HC Deb 03 April 1963 vol 675 cc474-5

It is important that the significance of this should not be misunderstood here or abroad. The line which now divides our Budget accounts is confusing, chiefly because people think that it corresponds with the accounting distinction between current and capital expenditure. My predecessor referred to this in his Budget speeches and I am glad to be able to tell the Committee that soon after the Recess we shall be laying a White Paper on a possible basis for the reform of the Exchequer accounts. It is intended at this stage as a basis for public discussion of this complicated matter.

In the meantime, I would point out that the line divides expenditure not according to its economic character, but according to the nature of the Government's borrowing powers. For below-the-line payments the Government have specific powers to borrow, while if we think it right to borrow for above-the-line expenditure we must turn, as we shall be doing this year, to our general borrowing powers. In other words the line has significance for our Parliamentary procedures, but none for the impact of the Budget on the economy.

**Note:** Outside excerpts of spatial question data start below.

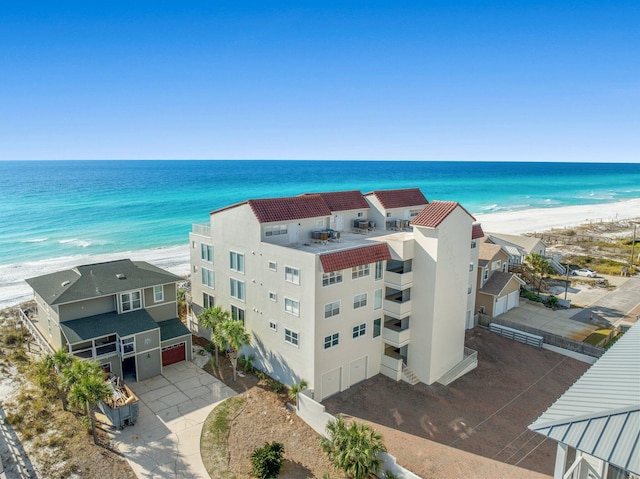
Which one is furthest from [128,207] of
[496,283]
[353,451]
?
[353,451]

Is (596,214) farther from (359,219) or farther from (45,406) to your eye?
(45,406)

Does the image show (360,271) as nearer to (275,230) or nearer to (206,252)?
(275,230)

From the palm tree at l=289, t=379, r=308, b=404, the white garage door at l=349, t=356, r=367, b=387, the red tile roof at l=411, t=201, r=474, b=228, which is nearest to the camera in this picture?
the palm tree at l=289, t=379, r=308, b=404

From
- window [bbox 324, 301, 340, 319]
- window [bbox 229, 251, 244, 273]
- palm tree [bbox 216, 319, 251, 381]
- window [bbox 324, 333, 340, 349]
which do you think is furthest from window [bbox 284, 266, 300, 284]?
palm tree [bbox 216, 319, 251, 381]

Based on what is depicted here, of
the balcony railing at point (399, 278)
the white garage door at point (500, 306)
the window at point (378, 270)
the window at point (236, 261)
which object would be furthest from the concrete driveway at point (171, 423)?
the white garage door at point (500, 306)

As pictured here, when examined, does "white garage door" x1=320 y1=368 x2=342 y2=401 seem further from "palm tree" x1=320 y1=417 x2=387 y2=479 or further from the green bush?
the green bush

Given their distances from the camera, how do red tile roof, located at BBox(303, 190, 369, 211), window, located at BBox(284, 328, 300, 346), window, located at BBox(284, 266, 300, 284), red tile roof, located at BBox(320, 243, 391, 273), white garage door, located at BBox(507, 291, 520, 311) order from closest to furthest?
red tile roof, located at BBox(320, 243, 391, 273) → window, located at BBox(284, 266, 300, 284) → window, located at BBox(284, 328, 300, 346) → red tile roof, located at BBox(303, 190, 369, 211) → white garage door, located at BBox(507, 291, 520, 311)
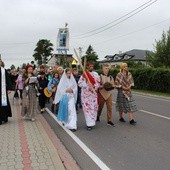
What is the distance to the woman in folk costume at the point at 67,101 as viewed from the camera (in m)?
10.2

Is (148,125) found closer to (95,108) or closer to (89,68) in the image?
(95,108)

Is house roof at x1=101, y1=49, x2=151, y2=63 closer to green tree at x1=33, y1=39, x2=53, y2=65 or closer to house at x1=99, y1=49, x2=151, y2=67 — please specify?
house at x1=99, y1=49, x2=151, y2=67

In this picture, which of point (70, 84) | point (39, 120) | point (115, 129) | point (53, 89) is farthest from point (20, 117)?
point (115, 129)

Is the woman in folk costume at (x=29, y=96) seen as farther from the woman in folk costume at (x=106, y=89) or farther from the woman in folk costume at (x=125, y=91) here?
the woman in folk costume at (x=125, y=91)

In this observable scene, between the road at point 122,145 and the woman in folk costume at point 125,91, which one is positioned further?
the woman in folk costume at point 125,91

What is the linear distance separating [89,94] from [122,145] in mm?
2540

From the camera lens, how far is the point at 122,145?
810cm

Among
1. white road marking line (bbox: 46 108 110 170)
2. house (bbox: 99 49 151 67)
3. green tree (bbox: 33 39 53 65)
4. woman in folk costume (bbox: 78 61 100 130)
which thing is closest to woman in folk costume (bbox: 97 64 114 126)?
woman in folk costume (bbox: 78 61 100 130)

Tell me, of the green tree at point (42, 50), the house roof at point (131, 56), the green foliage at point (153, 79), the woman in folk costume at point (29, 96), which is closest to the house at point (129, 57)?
the house roof at point (131, 56)

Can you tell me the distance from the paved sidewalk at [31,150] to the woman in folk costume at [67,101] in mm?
561

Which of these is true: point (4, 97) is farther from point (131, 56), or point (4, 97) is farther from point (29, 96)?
point (131, 56)

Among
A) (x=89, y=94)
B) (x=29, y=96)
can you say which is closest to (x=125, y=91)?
(x=89, y=94)

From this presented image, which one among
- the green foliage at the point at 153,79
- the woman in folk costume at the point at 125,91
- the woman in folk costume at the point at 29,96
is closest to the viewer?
the woman in folk costume at the point at 125,91

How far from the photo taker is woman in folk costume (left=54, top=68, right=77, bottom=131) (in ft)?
33.5
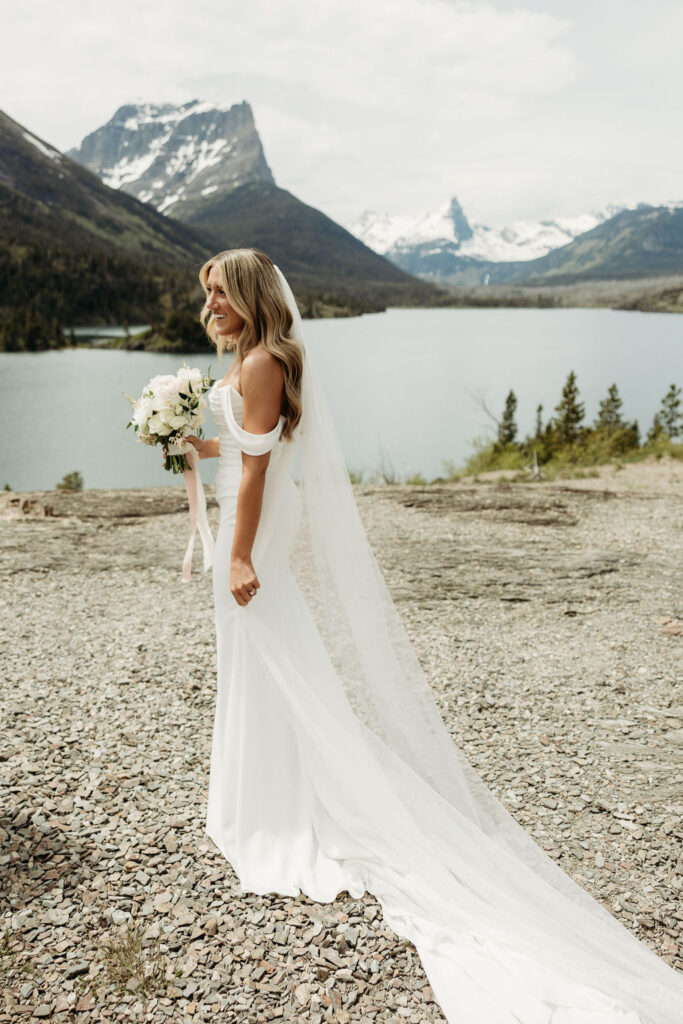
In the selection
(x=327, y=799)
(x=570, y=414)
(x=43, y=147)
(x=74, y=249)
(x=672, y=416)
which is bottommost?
(x=672, y=416)

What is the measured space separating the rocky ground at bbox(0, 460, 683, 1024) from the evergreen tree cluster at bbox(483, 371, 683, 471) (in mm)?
13708

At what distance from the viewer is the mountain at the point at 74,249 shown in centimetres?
7231

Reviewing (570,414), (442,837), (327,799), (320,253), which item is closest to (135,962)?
(327,799)

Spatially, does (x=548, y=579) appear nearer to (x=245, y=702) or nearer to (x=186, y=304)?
(x=245, y=702)

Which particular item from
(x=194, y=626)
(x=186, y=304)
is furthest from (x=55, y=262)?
(x=194, y=626)

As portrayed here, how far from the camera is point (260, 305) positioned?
2.61m

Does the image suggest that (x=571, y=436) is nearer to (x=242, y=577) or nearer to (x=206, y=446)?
(x=206, y=446)

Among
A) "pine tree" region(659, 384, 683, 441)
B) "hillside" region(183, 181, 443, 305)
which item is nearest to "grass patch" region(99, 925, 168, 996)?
"pine tree" region(659, 384, 683, 441)

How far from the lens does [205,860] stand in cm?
311

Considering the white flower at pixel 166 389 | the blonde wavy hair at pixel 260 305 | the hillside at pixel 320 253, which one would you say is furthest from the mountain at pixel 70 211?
the blonde wavy hair at pixel 260 305

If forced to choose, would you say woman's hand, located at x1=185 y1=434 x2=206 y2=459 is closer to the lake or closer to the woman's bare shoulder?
the woman's bare shoulder

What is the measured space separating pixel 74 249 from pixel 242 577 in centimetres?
9656

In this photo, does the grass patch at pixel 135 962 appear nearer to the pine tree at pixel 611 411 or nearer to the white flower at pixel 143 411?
the white flower at pixel 143 411

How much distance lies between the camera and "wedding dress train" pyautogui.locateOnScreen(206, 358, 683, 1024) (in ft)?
8.45
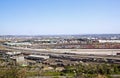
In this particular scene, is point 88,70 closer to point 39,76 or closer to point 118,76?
point 118,76

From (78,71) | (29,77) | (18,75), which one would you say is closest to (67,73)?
(78,71)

There is rather more significance in the overall deficit. With my proposals this will approach £700 million—a figure which, though large, is less, both absolutely and in relation to the national income, than was budgeted for in 1959. But this figure, though it is the starting point for Exchequer financing and debt management, must not be taken as a measure of the Government's needs from the market in the coming year. As the Committee knows, there are other public funds from which the Exchequer can and does borrow, and other sources, such as National Savings, to which it can turn, before resorting to the market.

The main point is that in framing my Budget I have had to form a view on the probable development of demand in the economy as a whole and have judged that there is likely to be a margin of resources available which can and should be brought into use by tax concessions. Such a judgment must be based on an analysis of the kind I gave the Committee a little while ago; it cannot be done by inspection of the Exchequer figures alone.